Required work –
Reproduce exactly the final portion of the data: every line from the one containing "How far away does great" through the last line, inclusive.

Entries provided –

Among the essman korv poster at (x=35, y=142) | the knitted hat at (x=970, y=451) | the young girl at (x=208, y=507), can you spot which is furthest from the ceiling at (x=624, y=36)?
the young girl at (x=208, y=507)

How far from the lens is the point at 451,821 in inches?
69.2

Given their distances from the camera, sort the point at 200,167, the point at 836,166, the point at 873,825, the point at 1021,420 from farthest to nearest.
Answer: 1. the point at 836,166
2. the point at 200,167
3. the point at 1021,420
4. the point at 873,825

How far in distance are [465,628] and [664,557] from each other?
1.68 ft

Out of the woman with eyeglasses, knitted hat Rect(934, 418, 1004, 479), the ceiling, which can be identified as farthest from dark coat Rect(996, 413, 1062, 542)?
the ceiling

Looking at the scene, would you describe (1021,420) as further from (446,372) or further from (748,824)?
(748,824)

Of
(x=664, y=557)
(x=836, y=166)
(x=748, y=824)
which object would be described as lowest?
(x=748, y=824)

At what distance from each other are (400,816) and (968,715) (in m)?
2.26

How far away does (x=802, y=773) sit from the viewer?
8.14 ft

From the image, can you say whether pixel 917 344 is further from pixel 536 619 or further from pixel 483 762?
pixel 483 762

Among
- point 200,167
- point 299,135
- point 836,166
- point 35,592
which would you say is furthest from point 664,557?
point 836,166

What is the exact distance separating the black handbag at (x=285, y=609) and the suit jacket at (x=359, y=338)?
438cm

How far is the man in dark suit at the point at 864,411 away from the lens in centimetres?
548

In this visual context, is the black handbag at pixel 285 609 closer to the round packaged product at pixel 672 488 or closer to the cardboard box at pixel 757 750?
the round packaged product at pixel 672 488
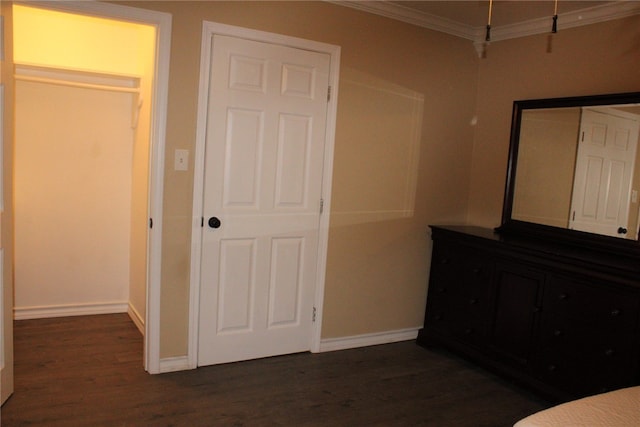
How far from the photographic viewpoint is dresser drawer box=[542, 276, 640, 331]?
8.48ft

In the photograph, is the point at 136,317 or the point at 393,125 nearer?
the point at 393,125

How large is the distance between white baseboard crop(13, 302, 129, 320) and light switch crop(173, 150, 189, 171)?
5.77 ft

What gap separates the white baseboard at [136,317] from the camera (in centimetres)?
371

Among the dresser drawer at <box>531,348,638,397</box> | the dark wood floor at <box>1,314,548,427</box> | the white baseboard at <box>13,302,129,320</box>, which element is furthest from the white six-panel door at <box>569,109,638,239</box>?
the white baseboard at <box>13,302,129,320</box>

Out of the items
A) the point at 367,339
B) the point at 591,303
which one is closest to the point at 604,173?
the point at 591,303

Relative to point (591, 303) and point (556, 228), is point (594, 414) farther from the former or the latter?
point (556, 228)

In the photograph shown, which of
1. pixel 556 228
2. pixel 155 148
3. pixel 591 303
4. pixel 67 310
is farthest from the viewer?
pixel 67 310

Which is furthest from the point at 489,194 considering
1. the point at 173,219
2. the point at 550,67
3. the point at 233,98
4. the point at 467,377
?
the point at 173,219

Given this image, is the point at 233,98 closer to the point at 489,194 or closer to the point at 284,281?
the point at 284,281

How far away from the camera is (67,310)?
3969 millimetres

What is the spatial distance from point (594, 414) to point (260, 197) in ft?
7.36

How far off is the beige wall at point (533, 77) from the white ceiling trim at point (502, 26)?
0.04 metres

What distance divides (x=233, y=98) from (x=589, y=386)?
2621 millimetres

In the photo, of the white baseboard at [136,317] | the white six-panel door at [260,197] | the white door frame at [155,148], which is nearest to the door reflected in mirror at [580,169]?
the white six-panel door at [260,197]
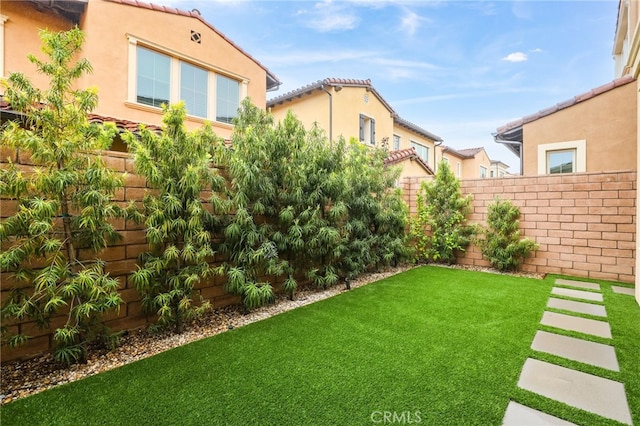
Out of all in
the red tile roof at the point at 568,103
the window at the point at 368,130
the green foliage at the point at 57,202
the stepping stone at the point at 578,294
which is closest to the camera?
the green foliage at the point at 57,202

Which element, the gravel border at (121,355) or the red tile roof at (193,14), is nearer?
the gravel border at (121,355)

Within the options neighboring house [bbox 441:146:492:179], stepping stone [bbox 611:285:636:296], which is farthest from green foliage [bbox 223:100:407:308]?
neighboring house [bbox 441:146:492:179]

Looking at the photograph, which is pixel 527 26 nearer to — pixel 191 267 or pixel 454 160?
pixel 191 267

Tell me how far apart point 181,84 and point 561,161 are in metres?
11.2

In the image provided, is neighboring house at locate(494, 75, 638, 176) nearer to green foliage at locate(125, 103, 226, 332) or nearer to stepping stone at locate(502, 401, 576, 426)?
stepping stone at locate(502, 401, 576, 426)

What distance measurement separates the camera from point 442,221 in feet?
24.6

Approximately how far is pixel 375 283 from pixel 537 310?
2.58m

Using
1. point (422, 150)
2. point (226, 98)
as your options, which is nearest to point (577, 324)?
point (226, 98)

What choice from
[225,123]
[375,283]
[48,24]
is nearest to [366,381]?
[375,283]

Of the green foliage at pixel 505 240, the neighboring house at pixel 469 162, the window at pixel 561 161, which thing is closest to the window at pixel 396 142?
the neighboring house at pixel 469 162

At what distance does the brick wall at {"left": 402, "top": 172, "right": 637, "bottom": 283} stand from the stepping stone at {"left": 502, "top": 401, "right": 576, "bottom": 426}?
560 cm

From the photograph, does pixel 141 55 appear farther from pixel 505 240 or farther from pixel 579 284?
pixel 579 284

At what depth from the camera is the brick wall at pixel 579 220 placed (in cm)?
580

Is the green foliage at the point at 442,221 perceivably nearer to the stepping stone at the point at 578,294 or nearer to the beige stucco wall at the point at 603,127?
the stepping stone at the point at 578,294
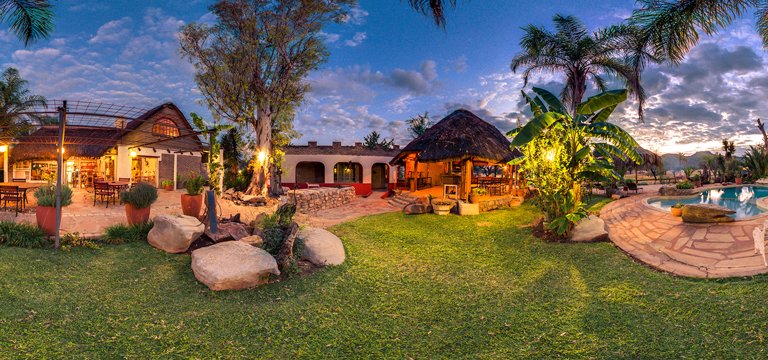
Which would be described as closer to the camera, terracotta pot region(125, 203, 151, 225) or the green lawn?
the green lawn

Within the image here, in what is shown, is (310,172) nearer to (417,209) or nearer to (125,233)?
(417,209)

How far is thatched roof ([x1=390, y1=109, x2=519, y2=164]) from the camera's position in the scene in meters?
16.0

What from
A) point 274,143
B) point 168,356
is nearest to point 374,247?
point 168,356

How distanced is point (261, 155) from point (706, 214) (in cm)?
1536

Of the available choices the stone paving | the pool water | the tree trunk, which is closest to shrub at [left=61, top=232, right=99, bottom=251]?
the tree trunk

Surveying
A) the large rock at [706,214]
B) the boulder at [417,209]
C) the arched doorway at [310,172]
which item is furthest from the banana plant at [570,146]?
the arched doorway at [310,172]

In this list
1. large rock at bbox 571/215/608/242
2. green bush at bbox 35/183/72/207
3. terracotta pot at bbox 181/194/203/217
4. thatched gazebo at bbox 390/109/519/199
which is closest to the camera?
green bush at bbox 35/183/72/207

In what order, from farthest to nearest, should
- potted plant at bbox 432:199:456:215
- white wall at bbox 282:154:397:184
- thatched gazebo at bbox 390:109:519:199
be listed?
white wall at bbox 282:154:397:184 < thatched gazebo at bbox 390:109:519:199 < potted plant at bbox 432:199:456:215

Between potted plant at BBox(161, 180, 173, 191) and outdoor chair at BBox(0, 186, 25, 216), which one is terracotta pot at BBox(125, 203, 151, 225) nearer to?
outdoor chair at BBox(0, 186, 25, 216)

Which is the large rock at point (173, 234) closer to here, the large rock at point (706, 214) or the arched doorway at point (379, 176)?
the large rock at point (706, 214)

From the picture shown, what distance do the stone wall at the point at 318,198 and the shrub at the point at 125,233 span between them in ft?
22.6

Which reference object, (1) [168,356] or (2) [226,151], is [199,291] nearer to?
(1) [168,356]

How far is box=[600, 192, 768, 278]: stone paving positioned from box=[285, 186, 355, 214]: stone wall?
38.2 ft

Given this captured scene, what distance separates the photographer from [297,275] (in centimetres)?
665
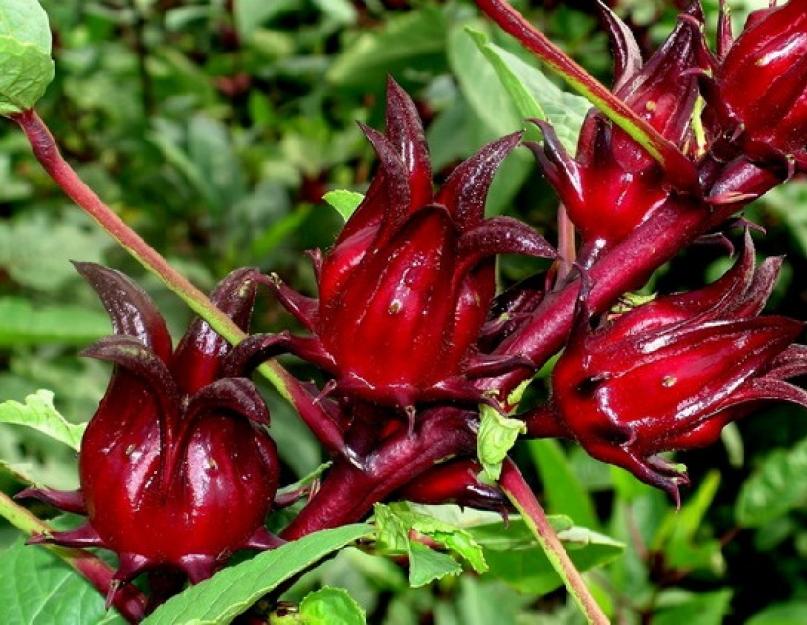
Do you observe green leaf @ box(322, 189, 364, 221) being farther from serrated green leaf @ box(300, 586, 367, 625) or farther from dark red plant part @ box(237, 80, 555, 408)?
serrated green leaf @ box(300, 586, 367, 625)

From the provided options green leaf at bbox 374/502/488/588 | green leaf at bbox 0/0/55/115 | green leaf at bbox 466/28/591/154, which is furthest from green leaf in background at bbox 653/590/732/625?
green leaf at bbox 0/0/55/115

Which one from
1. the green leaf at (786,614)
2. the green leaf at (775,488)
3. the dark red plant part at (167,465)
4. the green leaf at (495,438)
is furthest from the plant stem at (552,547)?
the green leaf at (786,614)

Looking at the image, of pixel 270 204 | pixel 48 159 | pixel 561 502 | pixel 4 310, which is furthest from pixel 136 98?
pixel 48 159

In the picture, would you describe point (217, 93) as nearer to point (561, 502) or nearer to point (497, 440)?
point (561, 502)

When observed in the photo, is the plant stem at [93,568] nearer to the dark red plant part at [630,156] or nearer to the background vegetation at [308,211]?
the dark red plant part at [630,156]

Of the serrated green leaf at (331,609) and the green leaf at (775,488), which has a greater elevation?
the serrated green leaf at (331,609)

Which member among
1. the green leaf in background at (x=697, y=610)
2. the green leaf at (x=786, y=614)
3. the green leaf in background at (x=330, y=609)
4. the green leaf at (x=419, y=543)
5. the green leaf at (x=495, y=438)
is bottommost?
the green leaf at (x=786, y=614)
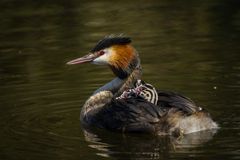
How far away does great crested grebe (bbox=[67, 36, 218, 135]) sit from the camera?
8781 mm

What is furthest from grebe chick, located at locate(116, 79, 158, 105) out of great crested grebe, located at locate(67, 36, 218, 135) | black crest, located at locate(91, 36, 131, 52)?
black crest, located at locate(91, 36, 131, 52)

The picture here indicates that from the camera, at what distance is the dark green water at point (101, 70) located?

Exercise result –
How far away does great crested grebe (bbox=[67, 36, 218, 135]) sit from the camera?
8781 mm

What is furthest from grebe chick, located at locate(116, 79, 158, 105) out of great crested grebe, located at locate(67, 36, 218, 135) | black crest, located at locate(91, 36, 131, 52)?
black crest, located at locate(91, 36, 131, 52)

The picture here indicates that from the camera, at what distance is the dark green water at point (101, 70) located?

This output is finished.